*Try it:* Keep images out and repeat all data exactly.

(Beginning of Data for review)

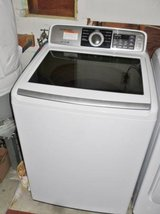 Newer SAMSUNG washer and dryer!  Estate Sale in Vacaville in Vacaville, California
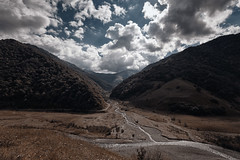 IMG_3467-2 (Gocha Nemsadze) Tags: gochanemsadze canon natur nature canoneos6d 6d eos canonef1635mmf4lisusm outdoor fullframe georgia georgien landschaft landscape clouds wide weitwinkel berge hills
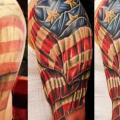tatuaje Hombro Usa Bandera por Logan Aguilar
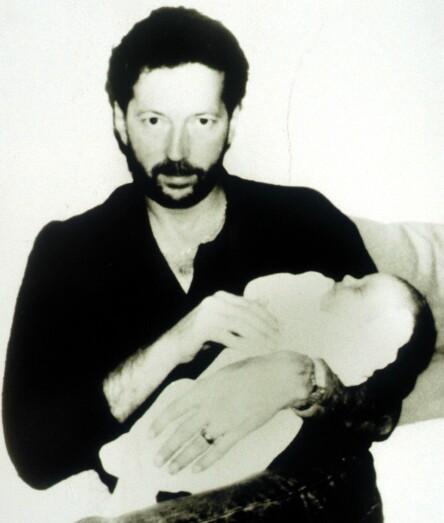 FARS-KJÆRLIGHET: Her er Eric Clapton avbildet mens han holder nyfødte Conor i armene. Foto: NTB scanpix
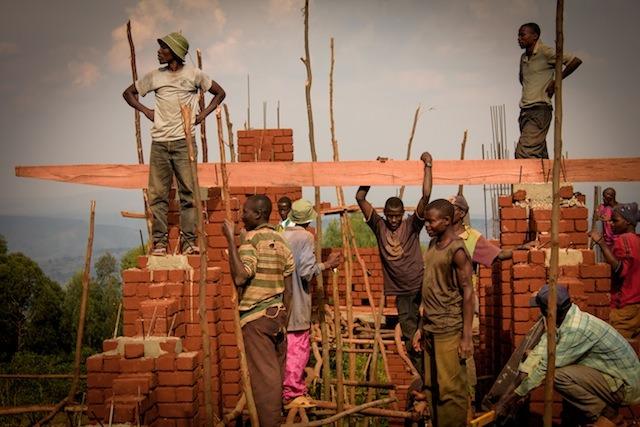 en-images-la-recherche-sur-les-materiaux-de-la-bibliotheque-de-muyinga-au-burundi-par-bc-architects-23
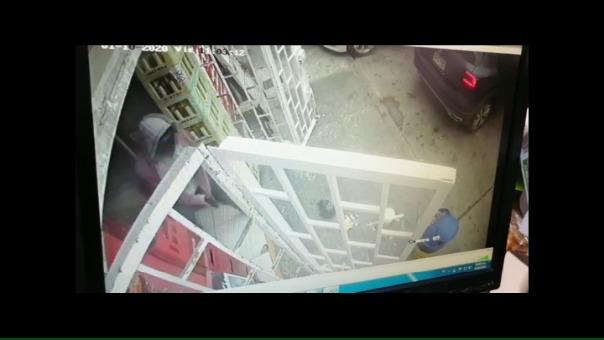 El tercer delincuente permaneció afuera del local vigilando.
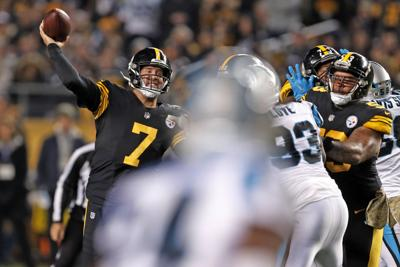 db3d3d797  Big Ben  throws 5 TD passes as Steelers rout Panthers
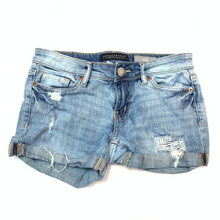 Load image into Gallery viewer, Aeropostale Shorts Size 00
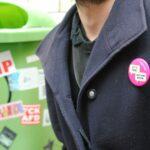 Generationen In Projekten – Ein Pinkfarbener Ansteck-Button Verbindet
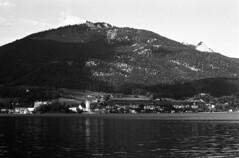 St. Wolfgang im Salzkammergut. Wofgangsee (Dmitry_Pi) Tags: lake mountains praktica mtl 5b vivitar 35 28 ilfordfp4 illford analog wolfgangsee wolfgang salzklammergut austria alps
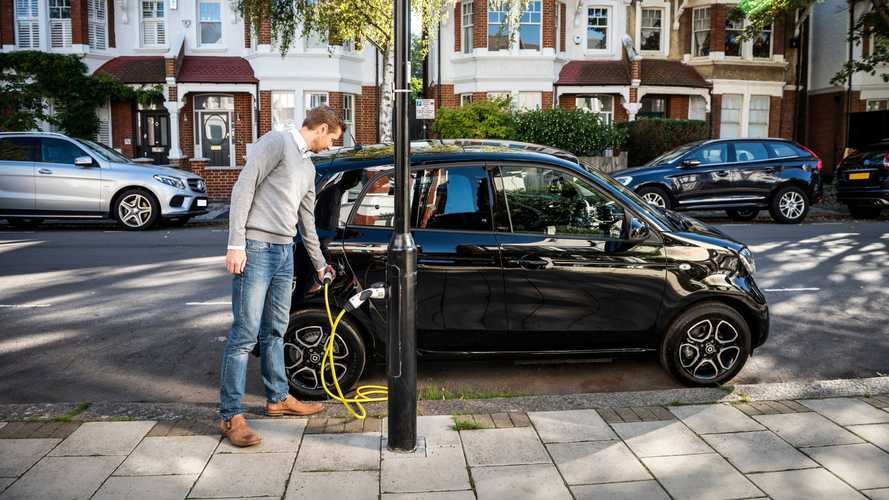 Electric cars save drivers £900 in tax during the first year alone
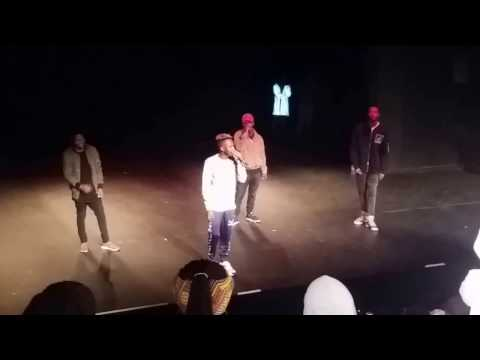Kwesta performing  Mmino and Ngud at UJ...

(End of Data for review)

*The answer:*
 Newer SAMSUNG washer and dryer!  Estate Sale in Vacaville in Vacaville, California
 IMG_3467-2 (Gocha Nemsadze) Tags: gochanemsadze canon natur nature canoneos6d 6d eos canonef1635mmf4lisusm outdoor fullframe georgia georgien landschaft landscape clouds wide weitwinkel berge hills
tatuaje Hombro Usa Bandera por Logan Aguilar
 FARS-KJÆRLIGHET: Her er Eric Clapton avbildet mens han holder nyfødte Conor i armene. Foto: NTB scanpix
 en-images-la-recherche-sur-les-materiaux-de-la-bibliotheque-de-muyinga-au-burundi-par-bc-architects-23
 El tercer delincuente permaneció afuera del local vigilando.
 db3d3d797  Big Ben  throws 5 TD passes as Steelers rout Panthers
 Load image into Gallery viewer, Aeropostale Shorts Size 00
 Generationen In Projekten – Ein Pinkfarbener Ansteck-Button Verbindet
 St. Wolfgang im Salzkammergut. Wofgangsee (Dmitry_Pi) Tags: lake mountains praktica mtl 5b vivitar 35 28 ilfordfp4 illford analog wolfgangsee wolfgang salzklammergut austria alps
 Electric cars save drivers £900 in tax during the first year alone
Kwesta performing  Mmino and Ngud at UJ...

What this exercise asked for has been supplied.